Diversified seafood group Cooke is partnering with US retail and lifestyle entrepreneur Martha Stewart on a new range of value-added seafood products using raw material from its global farmed and wild supply companies.

Cooke, under its True North Seafood sales arm, is teaming up on the range with Sequential Brands Group, which licenses a range of consumer brands, including Martha Stewart’s, the seafood company told Undercurrent News. The range will launch next month and will be on show at the upcoming Boston seafood show, held in the East Coast US city from March 17-19.

The product line offers a range of True North products accompanied by a Martha Stewart signature butter flavor or spice blend. Packaging will also include a recipe created by Stewart’s “test kitchen” team, the company said. These include Atlantic salmon with lemon herb butter; sockeye salmon with miso butter; pollock with a southwest spice blend, and a seafood medley – using pollock, salmon, and bay scallops -- with a herb spice blend. The products are in skin-packaging and sold refrigerated, a Cooke spokesman told Undercurrent.

“Knowing where my seafood comes from is very important to me, and I’ve enjoyed and served True North Seafood to family and friends for years,” said Stewart, in a statement.

“After visiting True North’s salmon farms near my Skylands home in Maine, I saw first-hand their innovative and industry leading methods of sustainable farming and fishing. Their passion for the environment and community is why they are one of North America’s largest and most trusted producers of fresh farmed and wild-caught seafood from the Gulf of Alaska to the Atlantic,” she said.

“We are thrilled to be launching this new product line in partnership with the Martha Stewart team,” said Glenn Cooke, CEO of Cooke. “It is great for us to be able to work with Martha’s team to bring delicious, well-thought-out meals to all tables, even those who have busy schedules and minimal prep time.”

“This line is all about convenience and quality product,” said Andrew Young, vice president of global sales and marketing with True North. “It is a perfect option for existing seafood customers while encouraging new customers who may not be as comfortable buying or preparing seafood to shop the category.”

The downstream deal with Stewart comes after Cooke completed a major upstream move earlier in February with the closure of its long-awaited acquisition of Seajoy Group, a fully integrated Latin American shrimp producer.

The prospect of the deal was first reported by Undercurrent News last June, but took more than half a year to reach the finish line.

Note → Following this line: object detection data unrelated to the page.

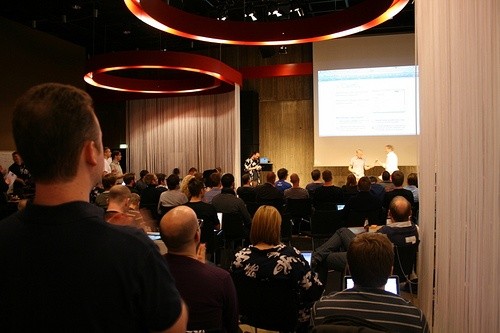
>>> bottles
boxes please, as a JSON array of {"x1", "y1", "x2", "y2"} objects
[
  {"x1": 364, "y1": 218, "x2": 369, "y2": 233},
  {"x1": 386, "y1": 209, "x2": 392, "y2": 225}
]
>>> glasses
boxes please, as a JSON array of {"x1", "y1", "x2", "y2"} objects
[
  {"x1": 202, "y1": 186, "x2": 207, "y2": 189},
  {"x1": 194, "y1": 219, "x2": 204, "y2": 240}
]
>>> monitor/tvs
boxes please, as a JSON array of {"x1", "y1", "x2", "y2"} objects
[
  {"x1": 299, "y1": 250, "x2": 313, "y2": 267},
  {"x1": 343, "y1": 276, "x2": 400, "y2": 294},
  {"x1": 147, "y1": 231, "x2": 160, "y2": 240}
]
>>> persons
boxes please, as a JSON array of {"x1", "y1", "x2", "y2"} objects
[
  {"x1": 160, "y1": 205, "x2": 242, "y2": 333},
  {"x1": 186, "y1": 178, "x2": 220, "y2": 234},
  {"x1": 237, "y1": 174, "x2": 254, "y2": 205},
  {"x1": 212, "y1": 174, "x2": 251, "y2": 248},
  {"x1": 312, "y1": 196, "x2": 419, "y2": 283},
  {"x1": 275, "y1": 168, "x2": 291, "y2": 191},
  {"x1": 103, "y1": 146, "x2": 126, "y2": 184},
  {"x1": 284, "y1": 145, "x2": 419, "y2": 201},
  {"x1": 0, "y1": 152, "x2": 30, "y2": 200},
  {"x1": 309, "y1": 233, "x2": 430, "y2": 332},
  {"x1": 124, "y1": 167, "x2": 197, "y2": 212},
  {"x1": 255, "y1": 172, "x2": 281, "y2": 206},
  {"x1": 126, "y1": 193, "x2": 144, "y2": 228},
  {"x1": 196, "y1": 167, "x2": 222, "y2": 204},
  {"x1": 229, "y1": 205, "x2": 325, "y2": 321},
  {"x1": 158, "y1": 175, "x2": 189, "y2": 213},
  {"x1": 97, "y1": 174, "x2": 116, "y2": 205},
  {"x1": 244, "y1": 152, "x2": 262, "y2": 187},
  {"x1": 106, "y1": 184, "x2": 132, "y2": 226},
  {"x1": 0, "y1": 83, "x2": 187, "y2": 333}
]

By buying Seajoy from Peder Jacobson, who founded the company in Ecuador’s Gulf of Guayaquil, in 1979, Cooke is gaining Pacific white shrimp (Litopenaeus vannamei) farms spread across Honduras and Nicaragua with almost 3,500 hectares (8,650 acres) as well as a 6,000 square meter processing plant in Choluteca, Honduras, capable of producing 100,000 pounds of finished product daily.

About 60% of Seajoy’s production is value-added, including peeled and deveined meats, butterfly cuts, skewers, raw breaded, and cooked shrimp. Also, the factory maintains coldstorage capable of holding up to 1 million lbs of finished product.

Cooke's CEO confirmed early in December at a meeting with Canadian press and a member of parliament in the province of New Brunswick, near his company’s headquarters, that his deal for one of Latin America’s largest shrimp farming companies was imminent. His comments followed months earlier reports by Undercurrent about the impending deal, though he continued to avoid naming the company.

"We want to build an Atlantic Canada-based powerhouse that can compete with the largest global, publicly-traded seafood companies out there," he reportedly said at the time.

Cooke already is quite formidable, ranking 16th on Undercurrent’s 2017 list of the “World’s 100 Largest Seafood Companies”. It produces around 1 billion pounds, or 454,000 metric tons, of farmed and wild seafood per year, Cooke told the Telegraph-Journal in December.

The Cooke group directly controls more than 17 farmed and wild species spanning the globe. The company which operates as Cooke Aquaculture in salmon, seabass and seabream farming and Cooke Seafood USA in wild catch, where it owns Icicle Seafoods and Wanchese Fish Company. Cooke has also got into wild-catch in Latin America, buying Uruguay-based Fripur in 2016.

Cooke suggested in December that Seajoy would be placed inside the company’s Chilean aquaculture division, which operates salmon farms and a processing plant.